Every line of the entries with the word "coli" in it should be shown.

----------

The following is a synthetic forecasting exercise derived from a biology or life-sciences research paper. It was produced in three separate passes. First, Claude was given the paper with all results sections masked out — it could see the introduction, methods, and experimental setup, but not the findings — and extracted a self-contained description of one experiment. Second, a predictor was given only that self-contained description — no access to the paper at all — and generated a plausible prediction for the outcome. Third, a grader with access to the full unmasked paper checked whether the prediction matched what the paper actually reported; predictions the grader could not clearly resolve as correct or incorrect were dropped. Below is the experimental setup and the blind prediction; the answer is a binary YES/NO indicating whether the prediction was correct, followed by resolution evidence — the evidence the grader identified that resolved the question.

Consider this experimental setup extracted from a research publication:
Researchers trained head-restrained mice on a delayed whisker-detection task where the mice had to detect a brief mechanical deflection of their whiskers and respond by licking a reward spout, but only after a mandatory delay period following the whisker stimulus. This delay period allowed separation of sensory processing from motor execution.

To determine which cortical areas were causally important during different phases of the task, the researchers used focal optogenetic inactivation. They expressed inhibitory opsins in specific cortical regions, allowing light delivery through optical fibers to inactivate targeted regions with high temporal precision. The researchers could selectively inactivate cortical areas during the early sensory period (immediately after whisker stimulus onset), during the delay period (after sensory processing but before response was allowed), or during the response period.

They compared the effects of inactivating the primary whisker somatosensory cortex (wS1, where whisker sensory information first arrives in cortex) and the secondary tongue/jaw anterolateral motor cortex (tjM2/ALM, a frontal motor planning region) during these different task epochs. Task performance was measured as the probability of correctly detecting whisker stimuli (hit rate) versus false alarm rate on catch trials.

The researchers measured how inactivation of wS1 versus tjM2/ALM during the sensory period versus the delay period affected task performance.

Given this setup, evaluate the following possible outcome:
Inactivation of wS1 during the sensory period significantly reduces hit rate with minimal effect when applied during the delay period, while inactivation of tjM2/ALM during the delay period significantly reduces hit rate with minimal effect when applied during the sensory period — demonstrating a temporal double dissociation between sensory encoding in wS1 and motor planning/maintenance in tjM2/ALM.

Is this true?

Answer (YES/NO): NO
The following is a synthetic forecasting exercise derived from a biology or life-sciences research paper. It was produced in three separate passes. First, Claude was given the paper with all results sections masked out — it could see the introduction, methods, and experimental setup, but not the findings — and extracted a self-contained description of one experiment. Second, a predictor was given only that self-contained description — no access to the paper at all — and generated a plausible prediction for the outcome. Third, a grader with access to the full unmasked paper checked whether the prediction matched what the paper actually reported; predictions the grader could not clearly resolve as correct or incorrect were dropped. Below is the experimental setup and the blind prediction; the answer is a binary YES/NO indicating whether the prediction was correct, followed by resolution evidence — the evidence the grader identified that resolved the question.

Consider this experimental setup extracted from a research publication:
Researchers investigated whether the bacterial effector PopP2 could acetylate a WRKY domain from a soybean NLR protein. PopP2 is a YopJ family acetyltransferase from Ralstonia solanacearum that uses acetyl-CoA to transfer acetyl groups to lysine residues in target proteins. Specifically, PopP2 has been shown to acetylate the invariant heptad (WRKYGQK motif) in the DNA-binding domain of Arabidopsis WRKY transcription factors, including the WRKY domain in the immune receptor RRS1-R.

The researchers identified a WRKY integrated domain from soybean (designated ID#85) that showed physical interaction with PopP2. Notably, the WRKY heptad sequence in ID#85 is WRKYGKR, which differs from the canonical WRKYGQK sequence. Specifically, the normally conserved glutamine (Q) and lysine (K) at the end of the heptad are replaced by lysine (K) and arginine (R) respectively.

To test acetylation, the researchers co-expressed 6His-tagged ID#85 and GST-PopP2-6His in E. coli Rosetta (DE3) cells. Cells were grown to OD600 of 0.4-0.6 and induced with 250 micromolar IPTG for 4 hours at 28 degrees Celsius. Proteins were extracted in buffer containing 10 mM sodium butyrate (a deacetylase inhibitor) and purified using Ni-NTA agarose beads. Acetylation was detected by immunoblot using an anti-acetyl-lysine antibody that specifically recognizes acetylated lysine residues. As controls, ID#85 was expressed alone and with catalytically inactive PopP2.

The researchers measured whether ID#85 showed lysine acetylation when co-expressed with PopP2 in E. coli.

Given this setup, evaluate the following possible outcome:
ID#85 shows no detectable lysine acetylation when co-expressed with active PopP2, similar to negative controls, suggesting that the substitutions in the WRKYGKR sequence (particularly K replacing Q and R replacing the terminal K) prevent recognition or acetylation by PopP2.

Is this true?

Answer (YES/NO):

----------

■ **Output**
To test acetylation, the researchers co-expressed 6His-tagged ID#85 and GST-PopP2-6His in E. coli Rosetta (DE3) cells. Cells were grown to OD600 of 0.4-0.6 and induced with 250 micromolar IPTG for 4 hours at 28 degrees Celsius. Proteins were extracted in buffer containing 10 mM sodium butyrate (a deacetylase inhibitor) and purified using Ni-NTA agarose beads. Acetylation was detected by immunoblot using an anti-acetyl-lysine antibody that specifically recognizes acetylated lysine residues. As controls, ID#85 was expressed alone and with catalytically inactive PopP2.
The researchers measured whether ID#85 showed lysine acetylation when co-expressed with PopP2 in E. coli.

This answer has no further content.